Over the past few years, a lot of talk has been going on concerning the state of the housing market and ways in which it can be improved so a speedy recovery can be met. Among the debated issues was the, now expired, homebuyer’s credit. The credit was said to be too costly to the government and provide too little to the economy and the homebuyer. A similar debate has been going on for years over the existing mortgage interest credit.

The mortgage interest credit is a government income tax deduction that can be taken by homeowners with loans up to $1 million secured by a primary residence where the funds are used to either purchase, build, or improve the home. The mortgage interest credit can also be taken in cases where a second mortgage of up to $100,000 is taken out for other purposes other than to put back into the home. The interest on these qualifying loans is 100% tax deductible.

The justification of this credit is that it gives a strong incentive for home ownership. Critics, however, argue three strong points against the credit:

• Studies have shown that the credit does not impact the overall rates of home ownership in any significant manner.
• The credit favors higher-income individuals and families.
• The credit only manages to bypass the rules that prohibit deductions for interest on personal loans. Such a credit unfairly favors home owners who use equity in their homes for personal uses.

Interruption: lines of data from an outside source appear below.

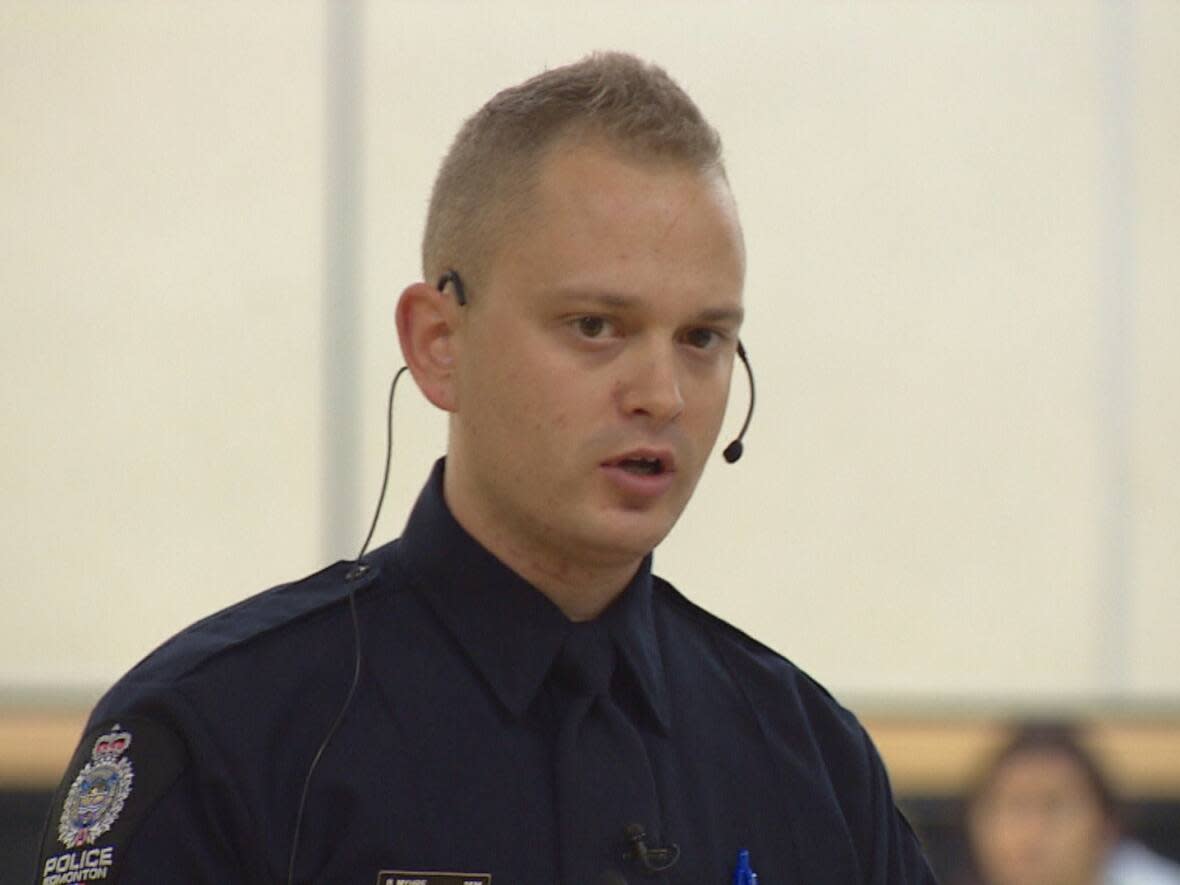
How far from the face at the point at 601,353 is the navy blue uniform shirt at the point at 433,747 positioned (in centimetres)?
8

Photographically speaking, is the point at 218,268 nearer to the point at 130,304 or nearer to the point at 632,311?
the point at 130,304

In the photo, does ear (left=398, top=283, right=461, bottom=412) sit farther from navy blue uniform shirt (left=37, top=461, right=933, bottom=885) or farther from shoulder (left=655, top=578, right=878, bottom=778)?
shoulder (left=655, top=578, right=878, bottom=778)

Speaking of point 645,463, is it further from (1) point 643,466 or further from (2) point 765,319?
(2) point 765,319

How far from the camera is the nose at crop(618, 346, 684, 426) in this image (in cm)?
114

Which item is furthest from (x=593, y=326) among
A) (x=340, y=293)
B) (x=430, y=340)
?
(x=340, y=293)

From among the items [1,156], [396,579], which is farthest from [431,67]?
[396,579]

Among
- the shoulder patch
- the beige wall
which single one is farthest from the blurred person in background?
the shoulder patch

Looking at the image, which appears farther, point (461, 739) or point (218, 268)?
point (218, 268)

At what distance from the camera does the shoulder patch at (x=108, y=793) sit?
1059 mm

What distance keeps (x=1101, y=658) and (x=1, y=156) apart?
1.91 m

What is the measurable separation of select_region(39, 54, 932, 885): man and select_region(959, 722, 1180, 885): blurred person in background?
4.76ft

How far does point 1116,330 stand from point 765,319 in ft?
1.95

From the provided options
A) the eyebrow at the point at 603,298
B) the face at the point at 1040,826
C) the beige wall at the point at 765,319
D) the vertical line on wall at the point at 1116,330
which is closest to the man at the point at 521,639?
the eyebrow at the point at 603,298

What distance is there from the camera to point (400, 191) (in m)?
3.03
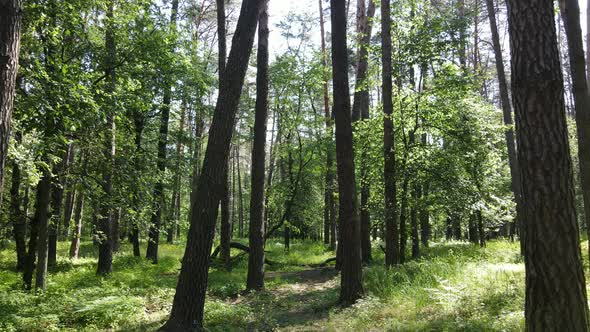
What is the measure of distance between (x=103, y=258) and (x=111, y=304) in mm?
6630

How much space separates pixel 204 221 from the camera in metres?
6.45

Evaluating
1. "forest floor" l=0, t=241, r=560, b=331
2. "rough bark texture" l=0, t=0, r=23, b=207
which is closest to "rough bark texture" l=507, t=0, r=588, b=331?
"forest floor" l=0, t=241, r=560, b=331

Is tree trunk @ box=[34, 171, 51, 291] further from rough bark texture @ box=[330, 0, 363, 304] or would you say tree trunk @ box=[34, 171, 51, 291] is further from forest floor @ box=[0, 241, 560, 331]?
rough bark texture @ box=[330, 0, 363, 304]

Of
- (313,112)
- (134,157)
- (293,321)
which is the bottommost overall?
(293,321)

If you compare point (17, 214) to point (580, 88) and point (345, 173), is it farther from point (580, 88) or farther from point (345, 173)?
point (580, 88)

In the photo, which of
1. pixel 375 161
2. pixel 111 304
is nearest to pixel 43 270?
pixel 111 304

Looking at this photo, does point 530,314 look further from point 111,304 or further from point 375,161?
point 375,161

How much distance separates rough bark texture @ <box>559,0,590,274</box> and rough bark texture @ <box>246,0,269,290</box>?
7113 millimetres

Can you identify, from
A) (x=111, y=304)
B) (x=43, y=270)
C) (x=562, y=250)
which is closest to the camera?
(x=562, y=250)

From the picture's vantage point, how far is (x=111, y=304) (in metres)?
7.56

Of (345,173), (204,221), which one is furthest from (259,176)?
(204,221)

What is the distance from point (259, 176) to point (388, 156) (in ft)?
12.6

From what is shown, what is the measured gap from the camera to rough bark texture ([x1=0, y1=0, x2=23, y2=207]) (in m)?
3.85

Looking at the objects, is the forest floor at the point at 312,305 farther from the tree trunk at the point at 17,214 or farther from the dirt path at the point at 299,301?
the tree trunk at the point at 17,214
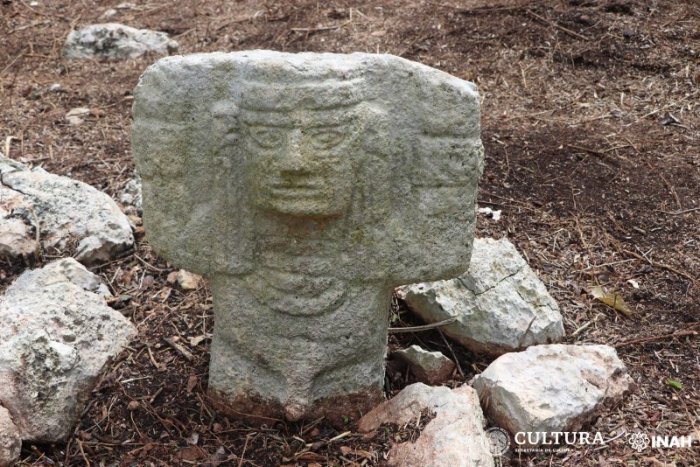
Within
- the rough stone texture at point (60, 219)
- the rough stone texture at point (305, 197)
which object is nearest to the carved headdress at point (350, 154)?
the rough stone texture at point (305, 197)

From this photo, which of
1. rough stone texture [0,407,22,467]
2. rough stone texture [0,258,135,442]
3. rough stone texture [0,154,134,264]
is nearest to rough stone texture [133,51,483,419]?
rough stone texture [0,258,135,442]

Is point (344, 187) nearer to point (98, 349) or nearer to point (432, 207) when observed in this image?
point (432, 207)

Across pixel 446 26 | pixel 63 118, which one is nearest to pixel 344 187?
pixel 63 118

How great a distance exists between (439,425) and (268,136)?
3.71 feet

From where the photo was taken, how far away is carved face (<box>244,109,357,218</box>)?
2.21 metres

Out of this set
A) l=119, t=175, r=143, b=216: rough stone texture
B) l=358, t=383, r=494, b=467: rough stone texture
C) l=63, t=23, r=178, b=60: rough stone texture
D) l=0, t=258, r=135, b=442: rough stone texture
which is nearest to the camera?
l=358, t=383, r=494, b=467: rough stone texture

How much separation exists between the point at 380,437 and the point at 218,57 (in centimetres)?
139

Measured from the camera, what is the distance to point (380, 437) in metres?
2.65

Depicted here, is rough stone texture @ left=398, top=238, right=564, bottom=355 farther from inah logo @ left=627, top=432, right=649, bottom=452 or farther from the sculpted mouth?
the sculpted mouth

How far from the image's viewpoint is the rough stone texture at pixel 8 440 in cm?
246

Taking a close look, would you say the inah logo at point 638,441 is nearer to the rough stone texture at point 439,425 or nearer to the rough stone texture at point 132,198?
the rough stone texture at point 439,425

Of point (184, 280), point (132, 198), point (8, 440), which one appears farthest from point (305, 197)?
point (132, 198)

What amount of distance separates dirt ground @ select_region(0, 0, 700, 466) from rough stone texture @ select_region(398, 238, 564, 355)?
95 millimetres

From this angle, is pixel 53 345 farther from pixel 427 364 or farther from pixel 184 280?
pixel 427 364
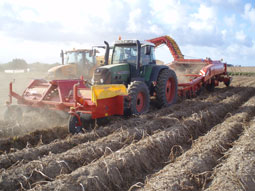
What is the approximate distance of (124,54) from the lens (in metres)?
7.84

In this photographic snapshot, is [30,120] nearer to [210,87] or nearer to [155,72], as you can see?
[155,72]

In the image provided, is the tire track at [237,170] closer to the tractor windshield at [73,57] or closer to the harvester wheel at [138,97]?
the harvester wheel at [138,97]

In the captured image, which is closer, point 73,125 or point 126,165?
point 126,165

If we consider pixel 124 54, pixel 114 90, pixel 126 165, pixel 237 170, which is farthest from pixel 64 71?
pixel 237 170

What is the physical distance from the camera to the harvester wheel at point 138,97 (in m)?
6.48

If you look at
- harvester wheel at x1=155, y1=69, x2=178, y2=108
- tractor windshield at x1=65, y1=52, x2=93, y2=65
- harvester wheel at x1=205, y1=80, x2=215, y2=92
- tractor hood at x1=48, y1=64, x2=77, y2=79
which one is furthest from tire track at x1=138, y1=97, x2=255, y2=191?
tractor hood at x1=48, y1=64, x2=77, y2=79

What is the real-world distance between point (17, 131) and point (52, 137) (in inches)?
37.7

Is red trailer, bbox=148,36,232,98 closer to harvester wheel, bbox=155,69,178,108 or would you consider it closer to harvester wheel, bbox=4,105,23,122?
harvester wheel, bbox=155,69,178,108

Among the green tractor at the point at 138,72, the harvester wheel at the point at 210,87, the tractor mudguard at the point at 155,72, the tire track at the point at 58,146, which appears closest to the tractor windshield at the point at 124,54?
the green tractor at the point at 138,72

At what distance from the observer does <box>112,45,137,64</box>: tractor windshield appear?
772 cm

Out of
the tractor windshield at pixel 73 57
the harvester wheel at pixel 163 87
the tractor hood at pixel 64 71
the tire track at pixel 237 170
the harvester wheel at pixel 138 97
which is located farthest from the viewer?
the tractor windshield at pixel 73 57

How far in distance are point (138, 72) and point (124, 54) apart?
745 mm

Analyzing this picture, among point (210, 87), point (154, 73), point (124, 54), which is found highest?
point (124, 54)

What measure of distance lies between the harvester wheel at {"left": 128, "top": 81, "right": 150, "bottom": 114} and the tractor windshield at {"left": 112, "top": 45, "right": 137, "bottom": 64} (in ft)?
3.83
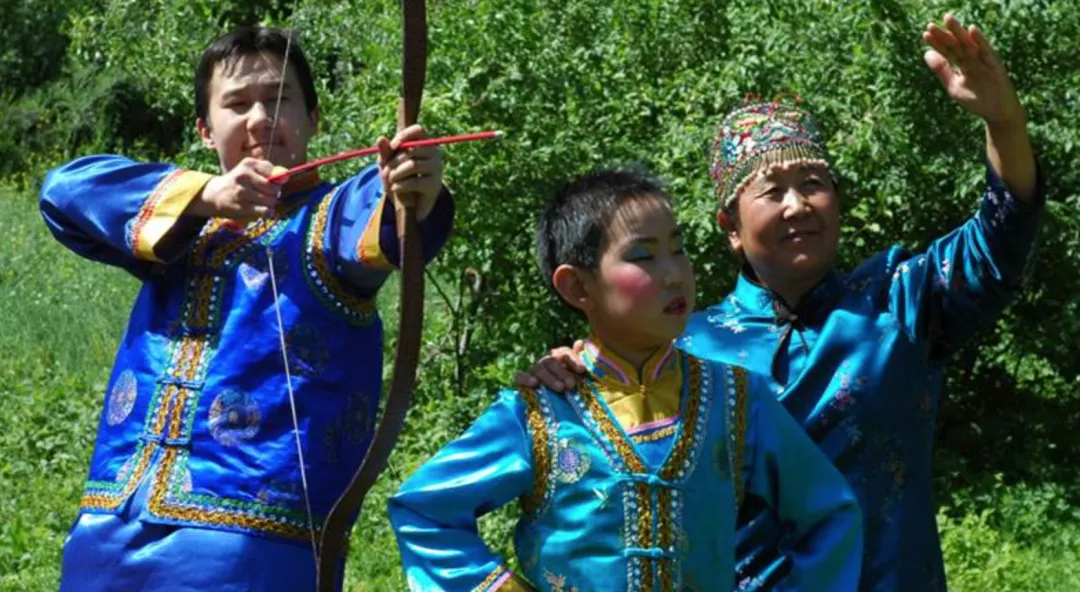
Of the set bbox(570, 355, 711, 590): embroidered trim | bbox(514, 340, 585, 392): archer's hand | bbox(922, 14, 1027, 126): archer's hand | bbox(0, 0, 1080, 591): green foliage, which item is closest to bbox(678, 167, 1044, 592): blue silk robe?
bbox(922, 14, 1027, 126): archer's hand

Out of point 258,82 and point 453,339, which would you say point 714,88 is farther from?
point 258,82

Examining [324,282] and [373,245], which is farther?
[324,282]

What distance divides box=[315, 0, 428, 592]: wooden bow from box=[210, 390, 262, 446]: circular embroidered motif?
0.24m

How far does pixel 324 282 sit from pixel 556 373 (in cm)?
49

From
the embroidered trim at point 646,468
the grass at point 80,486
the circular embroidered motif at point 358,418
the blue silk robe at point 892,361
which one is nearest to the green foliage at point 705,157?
the grass at point 80,486

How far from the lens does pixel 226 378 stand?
372 centimetres

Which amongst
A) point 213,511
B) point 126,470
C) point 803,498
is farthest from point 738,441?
point 126,470

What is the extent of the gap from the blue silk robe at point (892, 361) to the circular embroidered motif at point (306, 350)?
82 centimetres

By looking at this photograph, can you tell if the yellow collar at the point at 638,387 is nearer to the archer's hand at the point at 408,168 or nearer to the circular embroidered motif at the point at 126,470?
the archer's hand at the point at 408,168

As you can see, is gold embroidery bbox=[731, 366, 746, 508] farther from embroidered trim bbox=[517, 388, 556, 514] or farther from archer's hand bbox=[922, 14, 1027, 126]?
archer's hand bbox=[922, 14, 1027, 126]

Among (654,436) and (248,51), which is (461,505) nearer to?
(654,436)

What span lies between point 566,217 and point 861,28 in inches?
141

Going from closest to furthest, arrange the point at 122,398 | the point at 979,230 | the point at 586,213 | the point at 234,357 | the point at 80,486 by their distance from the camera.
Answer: the point at 586,213, the point at 234,357, the point at 122,398, the point at 979,230, the point at 80,486

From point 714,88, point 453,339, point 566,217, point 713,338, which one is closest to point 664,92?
point 714,88
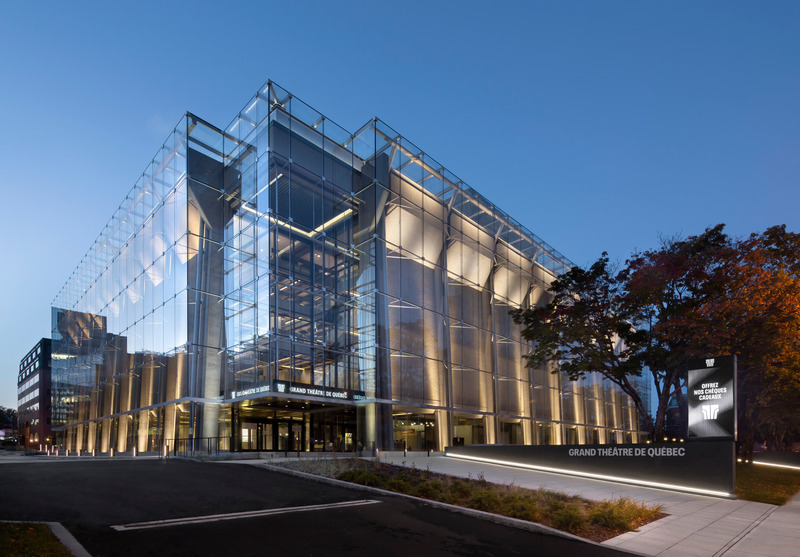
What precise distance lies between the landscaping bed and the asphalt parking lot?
832 millimetres

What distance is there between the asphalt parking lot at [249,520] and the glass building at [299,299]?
15445 mm

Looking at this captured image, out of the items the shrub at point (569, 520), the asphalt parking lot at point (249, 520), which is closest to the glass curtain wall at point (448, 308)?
the asphalt parking lot at point (249, 520)

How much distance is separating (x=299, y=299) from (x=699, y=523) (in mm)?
25146

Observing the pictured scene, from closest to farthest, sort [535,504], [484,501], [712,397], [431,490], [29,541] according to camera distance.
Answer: [29,541], [535,504], [484,501], [431,490], [712,397]

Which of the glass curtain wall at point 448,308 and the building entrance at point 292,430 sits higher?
the glass curtain wall at point 448,308

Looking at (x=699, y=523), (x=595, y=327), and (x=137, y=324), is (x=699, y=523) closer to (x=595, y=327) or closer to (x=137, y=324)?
(x=595, y=327)

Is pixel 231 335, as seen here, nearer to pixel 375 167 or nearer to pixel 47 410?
pixel 375 167

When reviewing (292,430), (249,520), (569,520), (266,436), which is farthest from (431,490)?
(266,436)

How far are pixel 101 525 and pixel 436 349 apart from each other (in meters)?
31.9

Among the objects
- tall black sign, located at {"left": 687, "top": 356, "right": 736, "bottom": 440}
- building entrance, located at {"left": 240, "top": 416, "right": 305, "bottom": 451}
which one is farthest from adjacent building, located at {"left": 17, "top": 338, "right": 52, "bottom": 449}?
Result: tall black sign, located at {"left": 687, "top": 356, "right": 736, "bottom": 440}

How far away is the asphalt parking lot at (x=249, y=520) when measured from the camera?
959 centimetres

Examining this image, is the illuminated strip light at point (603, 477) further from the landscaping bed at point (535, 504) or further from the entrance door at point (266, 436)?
the entrance door at point (266, 436)

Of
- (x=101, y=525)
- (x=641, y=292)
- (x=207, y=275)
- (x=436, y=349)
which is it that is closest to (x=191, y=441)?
(x=207, y=275)

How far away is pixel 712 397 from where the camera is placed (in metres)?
20.9
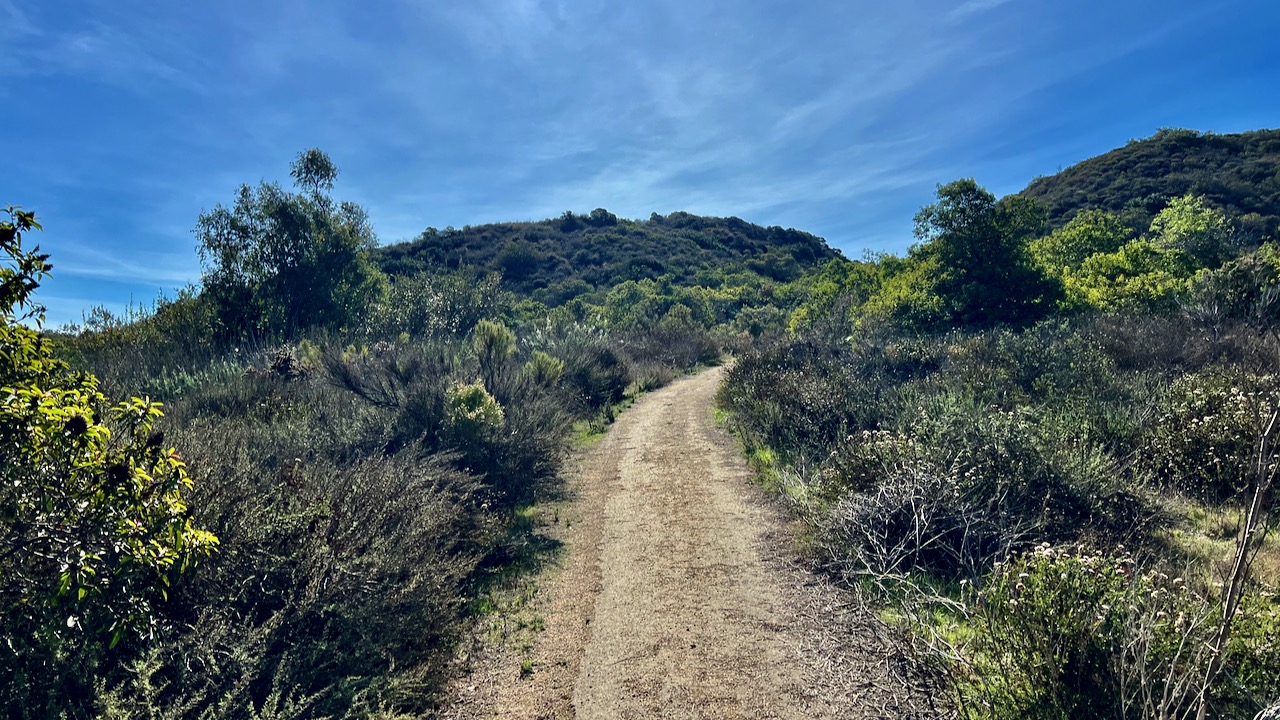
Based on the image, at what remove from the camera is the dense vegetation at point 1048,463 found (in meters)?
2.94

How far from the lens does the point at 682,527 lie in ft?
23.9

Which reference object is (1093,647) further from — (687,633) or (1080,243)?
(1080,243)

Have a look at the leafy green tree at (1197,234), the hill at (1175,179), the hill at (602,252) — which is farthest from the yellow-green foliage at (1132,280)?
the hill at (602,252)

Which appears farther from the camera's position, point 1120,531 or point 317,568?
point 1120,531

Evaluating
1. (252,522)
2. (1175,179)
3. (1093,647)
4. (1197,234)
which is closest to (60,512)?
(252,522)

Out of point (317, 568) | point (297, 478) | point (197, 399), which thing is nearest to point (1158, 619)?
point (317, 568)

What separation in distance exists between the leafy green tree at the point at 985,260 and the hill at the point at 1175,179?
27.2 m

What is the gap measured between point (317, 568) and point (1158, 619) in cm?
520

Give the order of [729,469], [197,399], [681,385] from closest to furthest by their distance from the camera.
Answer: [197,399] → [729,469] → [681,385]

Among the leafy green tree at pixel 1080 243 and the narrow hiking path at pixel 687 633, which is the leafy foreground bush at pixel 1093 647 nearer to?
the narrow hiking path at pixel 687 633

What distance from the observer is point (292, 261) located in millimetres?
21109

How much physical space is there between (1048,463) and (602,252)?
57797 millimetres

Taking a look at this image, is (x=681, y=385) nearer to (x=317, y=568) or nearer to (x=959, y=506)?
(x=959, y=506)

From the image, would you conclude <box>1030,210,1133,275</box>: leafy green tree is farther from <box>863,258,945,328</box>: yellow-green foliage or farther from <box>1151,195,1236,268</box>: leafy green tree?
<box>863,258,945,328</box>: yellow-green foliage
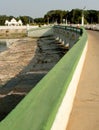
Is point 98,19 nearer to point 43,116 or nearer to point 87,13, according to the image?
point 87,13

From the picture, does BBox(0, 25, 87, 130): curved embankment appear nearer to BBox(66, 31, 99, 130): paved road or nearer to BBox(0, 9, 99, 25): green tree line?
BBox(66, 31, 99, 130): paved road

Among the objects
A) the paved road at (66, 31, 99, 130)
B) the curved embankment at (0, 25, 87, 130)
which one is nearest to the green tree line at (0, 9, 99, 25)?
the paved road at (66, 31, 99, 130)

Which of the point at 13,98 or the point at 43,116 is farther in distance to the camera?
the point at 13,98

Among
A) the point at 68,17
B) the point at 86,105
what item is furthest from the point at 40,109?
the point at 68,17

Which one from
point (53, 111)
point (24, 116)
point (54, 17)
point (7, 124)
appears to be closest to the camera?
point (7, 124)

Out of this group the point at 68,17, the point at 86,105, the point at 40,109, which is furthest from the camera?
the point at 68,17

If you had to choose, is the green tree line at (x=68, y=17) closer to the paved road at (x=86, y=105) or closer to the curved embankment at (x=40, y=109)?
the paved road at (x=86, y=105)

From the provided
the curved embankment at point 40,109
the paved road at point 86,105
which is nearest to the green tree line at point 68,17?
the paved road at point 86,105

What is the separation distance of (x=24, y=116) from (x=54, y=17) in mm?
147045

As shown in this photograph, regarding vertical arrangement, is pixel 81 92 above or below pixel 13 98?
above

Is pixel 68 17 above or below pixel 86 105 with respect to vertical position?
below

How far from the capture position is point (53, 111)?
4.20 meters

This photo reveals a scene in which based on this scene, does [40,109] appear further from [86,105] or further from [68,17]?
[68,17]

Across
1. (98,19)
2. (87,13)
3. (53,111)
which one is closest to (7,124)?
(53,111)
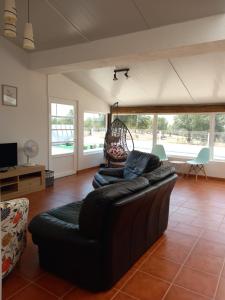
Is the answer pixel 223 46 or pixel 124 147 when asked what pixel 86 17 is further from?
pixel 124 147

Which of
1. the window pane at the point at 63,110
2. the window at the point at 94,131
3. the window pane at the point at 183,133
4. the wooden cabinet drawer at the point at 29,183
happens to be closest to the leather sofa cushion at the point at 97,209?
the wooden cabinet drawer at the point at 29,183

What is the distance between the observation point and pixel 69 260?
6.47 ft

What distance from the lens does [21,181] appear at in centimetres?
443

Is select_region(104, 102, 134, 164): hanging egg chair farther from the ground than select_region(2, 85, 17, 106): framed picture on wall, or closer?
closer

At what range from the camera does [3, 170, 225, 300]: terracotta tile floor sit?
6.26 feet

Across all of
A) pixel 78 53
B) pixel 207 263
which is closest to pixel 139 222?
pixel 207 263

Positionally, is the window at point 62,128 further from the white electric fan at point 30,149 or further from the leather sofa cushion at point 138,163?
the leather sofa cushion at point 138,163

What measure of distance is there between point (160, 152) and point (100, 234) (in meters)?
5.24

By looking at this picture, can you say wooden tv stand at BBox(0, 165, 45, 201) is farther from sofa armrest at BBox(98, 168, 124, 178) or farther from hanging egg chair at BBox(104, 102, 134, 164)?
hanging egg chair at BBox(104, 102, 134, 164)

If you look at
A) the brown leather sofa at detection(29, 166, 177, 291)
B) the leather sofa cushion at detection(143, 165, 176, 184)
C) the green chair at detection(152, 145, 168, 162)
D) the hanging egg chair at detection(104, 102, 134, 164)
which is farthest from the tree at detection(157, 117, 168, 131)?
the brown leather sofa at detection(29, 166, 177, 291)

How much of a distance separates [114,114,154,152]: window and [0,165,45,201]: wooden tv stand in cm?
372

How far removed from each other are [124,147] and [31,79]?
2.96 m

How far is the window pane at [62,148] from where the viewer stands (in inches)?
229

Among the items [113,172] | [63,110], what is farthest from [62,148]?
[113,172]
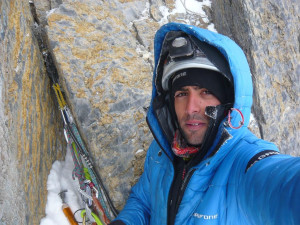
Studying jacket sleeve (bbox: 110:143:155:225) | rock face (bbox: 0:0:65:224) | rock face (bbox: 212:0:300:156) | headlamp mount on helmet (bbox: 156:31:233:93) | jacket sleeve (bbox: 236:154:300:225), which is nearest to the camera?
jacket sleeve (bbox: 236:154:300:225)

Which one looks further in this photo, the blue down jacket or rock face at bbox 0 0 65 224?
rock face at bbox 0 0 65 224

In reality, the mortgage interest credit was a bone thrown to realtors and the upper/upper-middle class by Ronald Reagan when the Tax Reform Act of 1986 was passed. Before that, all personal loan interest was tax deductible. Reagan fought to preserve the deductibility of mortgage interest, supposedly, as a symbolic gesture to the American Dream. All studies conducted have shown no increase in home ownership due to the mortgage interest credit. Furthermore, most homeowners don’t even claim the credit because it requires the taxpayer to make itemized deductions instead of taking the standard deduction. Most low-income homeowners take the standard deduction because it is more beneficial to them overall. At the same time, wealthy homeowners are getting huge tax breaks on their million-dollar homes.